Organizers reported the 2012 Saline Celtic Festival was a “home run."
Bob Rash, of festival’s organizing committee, said crowds and revenue were up at Saline’s annual summer festival, which began as a way to celebrate the city’s sister city relationship with Brecon, Wales. The festival committee will ask city council to approve July 12-13 as the dates for the 2013 event.
Early in 2011, the city-owned festival survived a 4-3 vote at the council table. Since then, organizers say, a new and more focused approach has helped put the festival on sturdy ground.
Rash told city council that more than 4,000 people attended the festival, up by 19 percent. Advance ticket sales were up 19 percent. Total ticket sales were up 15 percent. In all, the festival generated $70,000 in revenue and broke even. The Friends of the Festival non-profit group reported $38,000 in revenue and $19,000 in costs. After paying $10,000 to the City of Saline to ensure the festival broke even, the friends banked $8,285 for future use.
“It’s a real testimony to the work people put forward, to the sponsorships, to our attention to details and to keeping our expenses under control,” Rash told council. “We hit a home run.”
Rash said organizers have been busy re-inventing the annual affair for the last two years. In 2011, they did a good job, but not a great job, he said. Organizers came up with a list of goals for the 2012 festival. Rash checked them off, one-by-one, at Monday’s meeting:
· Less cost to the city
· Create a foundation to build reserves to survive a bad year
· A more business-like approach
· Better marketing
· Increased corporate sponsorships
· More downtown –related activities
· Product line management
· Application for grants
Rash said 2012 was a year of change for the festival.

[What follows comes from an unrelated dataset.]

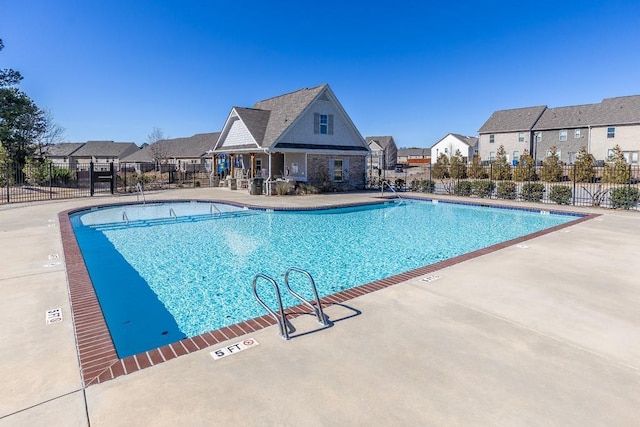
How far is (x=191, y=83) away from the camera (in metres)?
32.5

An impressive roster of musical groups allowed the festival to continue into the evening on Saturday for the first time.
“I don’t think I’ve ever seen the music tent as full as it was during the Eileen Ivers concert,” Rash said.
New park layout that allowed festival-goers to walk around with alcoholic drinks also helped, Rash said.

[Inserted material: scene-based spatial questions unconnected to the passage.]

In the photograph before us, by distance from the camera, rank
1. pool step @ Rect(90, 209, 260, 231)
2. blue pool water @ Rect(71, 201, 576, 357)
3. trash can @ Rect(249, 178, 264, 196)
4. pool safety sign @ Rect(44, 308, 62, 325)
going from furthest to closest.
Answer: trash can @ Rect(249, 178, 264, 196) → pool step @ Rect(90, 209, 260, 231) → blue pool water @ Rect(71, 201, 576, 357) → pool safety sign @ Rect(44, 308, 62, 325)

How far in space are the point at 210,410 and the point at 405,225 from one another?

The festival worked with Saline Main Street and merchants to coordinate a Celtic-inspired Summer Music Series event downtown on the Thursday prior to the event. Rash said marketing was improved with billboards up on i-94 and US-23.
Sponsorships from Ann Arbor Beverage Company, Wireless Zone of Saline and the Michigan Council of the Arts and Cultural Affairs bolstered the festival’s finances. Wireless Zone of Saline also provided $25 gift certificates to each of the 250 festival volunteers.
Rash cautioned the home runs don’t happen every year, because of the weather and other factors. He also noted that 250 people volunteered on the day of the festival and that over 2,800 of hours were volunteered. On top of that, a handful of organizers put in hundreds of hours of volunteering.
“It’s a lot of work and you have to ask, ‘at what cost?’” Rash said.
Rash said he’d like to see the event mesh in some way with Saline Main Street and the downtown community be more appreciative of the festival.
“There’s still this dichotomy between downtown festivals and the one that happens way over on the other side of town (Celtic Festival). I’d like to see that stop,” Rash said. “This is held to benefit the city.”
Rash also thanked Mayor Gretchen Driskell for her steadfast support of the Celtic Festival over the years.
“I want to offer my heartfelt thanks for all your efforts through the years. Through the festival’s ups and downs, you’ve been there every year for us, at opening ceremonies, participating in events, and you’ve been there on Sunday mornings to help clean up, which is the hardest one of all,” Rash said.
Council member Brian Marl, emcee of the event in 2012, applauded the efforts of the organizers, saying improved layouts, credit card functionality and corporate sponsorships were indicative of the improved festival.
Council member James Roth, who served on the festival’s executive committee for many years, said it’s always been heartwarming to see how many people volunteer for the festival. He said he would like a work session to go over the numbers before approving the dates.
Council member Jim Peters said many people told him this year’s festival was the best they’d ever seen.
Driskell said everyone in the city appreciates the hours that go into putting the event on.
“We’ve done the economic analysis and we know that the festival brings a lot of people here, “ Driskell said. “I like the way we continually reinvent the festival. I thought the new fencing and layout seemed risky this year, but it was really well done.”